Alberto, ein Zeuge aus Coapala, wo viele Nahua leben, wurde zu einem der lokalen Feste eingeladen. Da er nicht mitmachen wollte, sperrte man ihn ein. Es wurde eine große Versammlung einberufen, und manche forderten lautstark, Alberto zur Abschreckung aufzuhängen, damit nicht auch andere zu seiner Religion überlaufen und die traditionellen Bräuche aufgeben. Glaubensbrüder von Alberto versuchten, ihn freizubekommen, wurden jedoch ebenfalls verhaftet. Nach dem einwöchigen Fest ließ man alle frei. Da sich der Widerstand nicht legte, mussten die Zeugen auf höherer Ebene vorstellig werden, worauf eine Verfügung erging, die der Verfolgung ein Ende machte. Interessantes Detail am Rande: Der größte Gegner nahm bald darauf die biblische Wahrheit
an und ließ sich taufen. Heute gibt es in Coapala eine Versammlung.Reif für die Ernte
Da das Potenzial für weiteres Wachstum unter den Nahua nicht zu übersehen ist, lernen viele Zeugen Nahuatl. Das ist allerdings ein ziemliches Unterfangen! Die Nahua sind sehr scheue Menschen, die sich wegen der schlechten Behandlung, die sie erfahren haben, eher zurückhalten ihre Sprache zu sprechen. Auch gibt es viele Varianten des Nahuatl.

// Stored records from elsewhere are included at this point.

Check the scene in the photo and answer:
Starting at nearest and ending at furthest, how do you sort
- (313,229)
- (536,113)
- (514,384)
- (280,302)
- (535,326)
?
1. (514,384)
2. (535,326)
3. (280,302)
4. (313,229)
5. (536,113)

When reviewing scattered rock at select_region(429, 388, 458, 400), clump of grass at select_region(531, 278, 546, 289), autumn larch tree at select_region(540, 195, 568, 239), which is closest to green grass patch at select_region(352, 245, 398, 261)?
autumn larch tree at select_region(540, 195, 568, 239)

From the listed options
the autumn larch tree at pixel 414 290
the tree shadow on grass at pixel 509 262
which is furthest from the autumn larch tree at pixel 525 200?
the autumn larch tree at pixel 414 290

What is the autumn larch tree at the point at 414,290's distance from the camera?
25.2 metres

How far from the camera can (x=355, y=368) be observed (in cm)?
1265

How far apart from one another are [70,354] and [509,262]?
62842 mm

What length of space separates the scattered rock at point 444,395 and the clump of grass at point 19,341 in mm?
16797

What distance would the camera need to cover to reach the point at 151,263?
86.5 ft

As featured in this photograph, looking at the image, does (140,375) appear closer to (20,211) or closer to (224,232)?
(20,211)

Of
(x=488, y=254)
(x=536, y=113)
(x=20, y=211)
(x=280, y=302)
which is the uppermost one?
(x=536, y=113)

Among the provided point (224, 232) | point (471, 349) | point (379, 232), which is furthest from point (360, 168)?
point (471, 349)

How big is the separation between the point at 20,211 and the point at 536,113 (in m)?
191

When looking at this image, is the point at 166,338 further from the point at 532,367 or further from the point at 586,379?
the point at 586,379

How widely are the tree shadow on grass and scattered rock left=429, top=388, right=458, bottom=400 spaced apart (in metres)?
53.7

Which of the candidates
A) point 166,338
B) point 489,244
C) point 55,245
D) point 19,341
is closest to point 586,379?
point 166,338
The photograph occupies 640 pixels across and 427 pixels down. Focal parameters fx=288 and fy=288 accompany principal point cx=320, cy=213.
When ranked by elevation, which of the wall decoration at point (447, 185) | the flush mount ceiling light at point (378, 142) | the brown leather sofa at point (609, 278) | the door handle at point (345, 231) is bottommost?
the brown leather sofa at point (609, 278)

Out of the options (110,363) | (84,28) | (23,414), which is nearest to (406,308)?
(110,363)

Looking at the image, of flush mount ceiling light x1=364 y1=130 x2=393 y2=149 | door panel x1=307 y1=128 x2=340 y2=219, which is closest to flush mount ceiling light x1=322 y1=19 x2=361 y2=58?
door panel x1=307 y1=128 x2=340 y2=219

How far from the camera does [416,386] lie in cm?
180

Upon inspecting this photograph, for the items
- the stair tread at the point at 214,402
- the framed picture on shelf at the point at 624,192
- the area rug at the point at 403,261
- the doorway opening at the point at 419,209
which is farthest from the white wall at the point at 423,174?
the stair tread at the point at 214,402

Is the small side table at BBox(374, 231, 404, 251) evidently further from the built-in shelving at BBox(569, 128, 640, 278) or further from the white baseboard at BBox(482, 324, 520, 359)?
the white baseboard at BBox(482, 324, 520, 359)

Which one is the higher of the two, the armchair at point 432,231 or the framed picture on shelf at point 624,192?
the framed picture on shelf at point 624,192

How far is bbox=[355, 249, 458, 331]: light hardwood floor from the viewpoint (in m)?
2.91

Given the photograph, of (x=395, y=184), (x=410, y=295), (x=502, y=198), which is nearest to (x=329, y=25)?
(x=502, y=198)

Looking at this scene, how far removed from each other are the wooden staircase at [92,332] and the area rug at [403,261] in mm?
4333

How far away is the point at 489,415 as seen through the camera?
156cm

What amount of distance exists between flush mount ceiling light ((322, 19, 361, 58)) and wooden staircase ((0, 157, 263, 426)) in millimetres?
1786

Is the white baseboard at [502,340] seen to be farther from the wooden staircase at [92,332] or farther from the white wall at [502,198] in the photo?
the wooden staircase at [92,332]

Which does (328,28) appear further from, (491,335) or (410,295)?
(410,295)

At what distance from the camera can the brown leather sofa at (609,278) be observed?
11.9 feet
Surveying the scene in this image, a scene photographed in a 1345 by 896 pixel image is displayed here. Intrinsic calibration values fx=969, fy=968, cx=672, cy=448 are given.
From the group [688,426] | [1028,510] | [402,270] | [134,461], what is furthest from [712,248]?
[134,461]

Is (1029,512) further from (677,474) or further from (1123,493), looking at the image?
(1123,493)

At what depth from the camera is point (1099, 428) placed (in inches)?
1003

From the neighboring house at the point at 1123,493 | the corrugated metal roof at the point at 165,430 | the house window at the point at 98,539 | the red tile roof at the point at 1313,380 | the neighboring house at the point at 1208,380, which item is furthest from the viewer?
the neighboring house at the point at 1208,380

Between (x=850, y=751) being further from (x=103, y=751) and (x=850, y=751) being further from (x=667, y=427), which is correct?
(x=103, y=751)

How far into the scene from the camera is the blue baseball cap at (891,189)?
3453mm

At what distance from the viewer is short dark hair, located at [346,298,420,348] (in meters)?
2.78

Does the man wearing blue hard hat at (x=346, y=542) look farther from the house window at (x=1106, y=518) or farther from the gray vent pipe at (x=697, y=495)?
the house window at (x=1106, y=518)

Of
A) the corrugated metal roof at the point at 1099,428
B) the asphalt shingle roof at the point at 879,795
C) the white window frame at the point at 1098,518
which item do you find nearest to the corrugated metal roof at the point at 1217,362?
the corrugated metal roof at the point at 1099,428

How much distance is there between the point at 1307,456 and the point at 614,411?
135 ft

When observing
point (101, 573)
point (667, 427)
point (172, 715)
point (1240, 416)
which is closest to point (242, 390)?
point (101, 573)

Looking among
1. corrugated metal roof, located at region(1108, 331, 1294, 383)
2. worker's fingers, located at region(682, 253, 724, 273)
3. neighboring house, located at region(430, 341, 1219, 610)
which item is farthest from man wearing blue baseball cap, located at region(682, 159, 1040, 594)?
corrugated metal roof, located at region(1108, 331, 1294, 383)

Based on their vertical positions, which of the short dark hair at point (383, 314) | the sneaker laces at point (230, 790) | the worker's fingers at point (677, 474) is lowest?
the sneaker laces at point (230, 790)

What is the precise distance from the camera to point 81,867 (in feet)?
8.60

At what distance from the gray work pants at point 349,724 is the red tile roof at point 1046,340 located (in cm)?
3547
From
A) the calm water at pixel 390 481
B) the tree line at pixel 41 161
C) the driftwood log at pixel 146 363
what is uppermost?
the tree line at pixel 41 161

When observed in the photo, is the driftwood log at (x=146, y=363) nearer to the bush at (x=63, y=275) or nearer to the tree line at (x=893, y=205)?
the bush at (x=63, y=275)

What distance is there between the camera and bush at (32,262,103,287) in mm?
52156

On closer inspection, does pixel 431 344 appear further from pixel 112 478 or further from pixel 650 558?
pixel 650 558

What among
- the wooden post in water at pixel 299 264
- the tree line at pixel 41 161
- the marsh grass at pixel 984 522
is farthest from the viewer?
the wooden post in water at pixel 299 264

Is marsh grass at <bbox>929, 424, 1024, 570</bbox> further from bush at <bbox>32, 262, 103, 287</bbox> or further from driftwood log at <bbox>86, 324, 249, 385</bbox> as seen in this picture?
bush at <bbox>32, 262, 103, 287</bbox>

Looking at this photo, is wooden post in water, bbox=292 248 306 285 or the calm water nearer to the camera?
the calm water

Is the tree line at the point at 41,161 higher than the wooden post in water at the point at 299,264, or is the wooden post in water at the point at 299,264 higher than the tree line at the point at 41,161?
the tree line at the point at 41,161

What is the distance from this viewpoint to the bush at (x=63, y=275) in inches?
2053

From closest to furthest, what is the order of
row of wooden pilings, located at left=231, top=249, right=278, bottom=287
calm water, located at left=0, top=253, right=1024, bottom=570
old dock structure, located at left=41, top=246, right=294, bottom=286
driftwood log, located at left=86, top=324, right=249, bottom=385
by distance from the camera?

Sonia, eine Vollzeitpredigerin, erklärt, warum sie es mit dieser Sprache aufgenommen hat. „Zwei Stunden von meinem Haus entfernt leben um die 6 000 nahuatlsprachige Wanderarbeiter. Diese verletzlichen, gedemütigten Menschen wohnen abgeschottet und unter Bewachung in einfachen Unterkünften“, meint sie. „Ich war todtraurig, als ich sie in diesem Zustand sah. Die Nahua waren früher ein stolzes Volk, und die Wurzeln unserer Kultur gehen auf sie zurück. Wir hatten ihnen 20 Jahre in Spanisch gepredigt, aber sie konnten nicht wirklich etwas damit anfangen und hatten wenig Interesse. Als ich dann jedoch ein paar Wörter Nahuatl lernte, gingen plötzlich die Türen auf. Die Leute standen um mich herum und hörten zu. Einer Frau bot ich Lese- und Schreibunterricht an, wenn sie mir dafür Nahuatl beibringt. Jetzt kennen sie mich überall als ‚die Frau, die unsere Sprache spricht‘. Ich komme mir vor wie ein Missionar im eigenen Land.“ In der Gegend gibt es heute eine nahuatlsprachige Versammlung.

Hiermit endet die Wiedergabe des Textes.